Behind the Words: Homecomer
When this and the accompanying extract are posted, I will be presenting at the CAMTESOL conference in Phnom Penh. This is my second trip to Cambodia. The first was in 2013 with an old friend from uni, Robert. He was in the country for work and had a free week at the end of his stint there, so I flew over and we did a bit of backpacking, a lot of sightseeing and, in retrospect, probably far too much drinking. It was a great trip which produced warm memories and strong anecdotes. It also produced the initial seeds of what eventually grew into my current WIP, Homecomer.
Homecomer is a science fiction novel set in a system of 36 inhabited moons circling a gas giant. Specifically, it is set on one war-ravaged moon, and the main character whose voice narrates these extracts is a refugee returning home.
The idea developed from a boat trip Robert and I took across the lake and upriver from Siem Reap to Battambang. We were eight hours on this narrow wooden boat, stopping occasionally at riverside businesses to buy fish curry, cans of beer, little souvenirs. In my notebook I wrote down some impressions, descriptions of the river, the surrounding environment, how I felt at the time. A voice began to develop in my head, that of a young woman escaping something by river, a river that was both familiar and yet unknown to her.
I chose these sections to share today because they grew directly from those notes. The story may be hard to follow and some terms will not make sense—it’s science fiction, set on another world among a population who developed away from Earth—but I think these passages are evocative enough to stand on their own in this context.

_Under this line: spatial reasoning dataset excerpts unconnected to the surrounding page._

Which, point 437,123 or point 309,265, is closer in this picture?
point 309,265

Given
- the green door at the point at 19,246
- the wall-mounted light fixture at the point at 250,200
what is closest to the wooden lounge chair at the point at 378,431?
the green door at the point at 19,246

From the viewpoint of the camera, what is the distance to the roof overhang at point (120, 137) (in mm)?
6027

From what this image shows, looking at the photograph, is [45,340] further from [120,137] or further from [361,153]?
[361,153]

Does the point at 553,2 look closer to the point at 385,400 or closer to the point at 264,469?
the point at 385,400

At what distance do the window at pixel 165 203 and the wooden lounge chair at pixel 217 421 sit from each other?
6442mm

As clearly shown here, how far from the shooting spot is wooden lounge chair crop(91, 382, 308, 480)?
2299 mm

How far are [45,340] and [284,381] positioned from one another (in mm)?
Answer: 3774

Over the next 11 years I have returned to the idea periodically. I didn’t plan the story out in any way—unusual for me—as I wanted to see where it led naturally. I thought it would be the young woman’s story and it mostly is, but as time went by other voices appeared, other stories wanting to be told, and now the whole is a polyphonic lattice that begins with soft power diplomacy and ends in war. This also explains why it has taken more than a decade to finish (I’m very nearly there!).
The world I create in Homecomer isn’t Cambodia, nor is my regime based on the Khmer Rouge (I know so little about the Khmer Rouge that it would literally be impossible to do that), but the entire edifice was built around that voice, the image that came to me at that time and in that place. Cambodia is, in a sense, in this novels’s DNA.
Lekanne—my narrator—flees the city and certain death in chapter 21 of the novel (about 25,000 words in) helped by strangers who become saviors. I don’t know if this is how it happens with other writers—I suspect it is—but that image of a young woman on a boat wasn’t the start of the story even if it was the start of the idea. It’s in the middle, a transition point, the beginning of the second act. Tendrils move out in all directions.
As I write this, waiting at the airport in Nagoya to fly to Bangkok and then on to Cambodia, I am filled with returning memories of my last trip to Cambodia, but also with excitement about the novel that was conceived on the Sangker River. Writing can be a sprint when deadlines are involved but it can also be a marathon, one that requires endless patience. I always knew that I’d tell Leke’s story eventually, and I just had to wait until it was ready to emerge. This is why I work on multiple projects simultaneously: some take longer to gestate than others and a watched pot never boils. I didn’t want to force the story out prematurely, but nor did I want to sit idle waiting for it to finish cooking. Hopefully this second trip to Cambodia will provide the impetus for the final push to get me over the finish line. After all this time, it’s so tantalisingly close.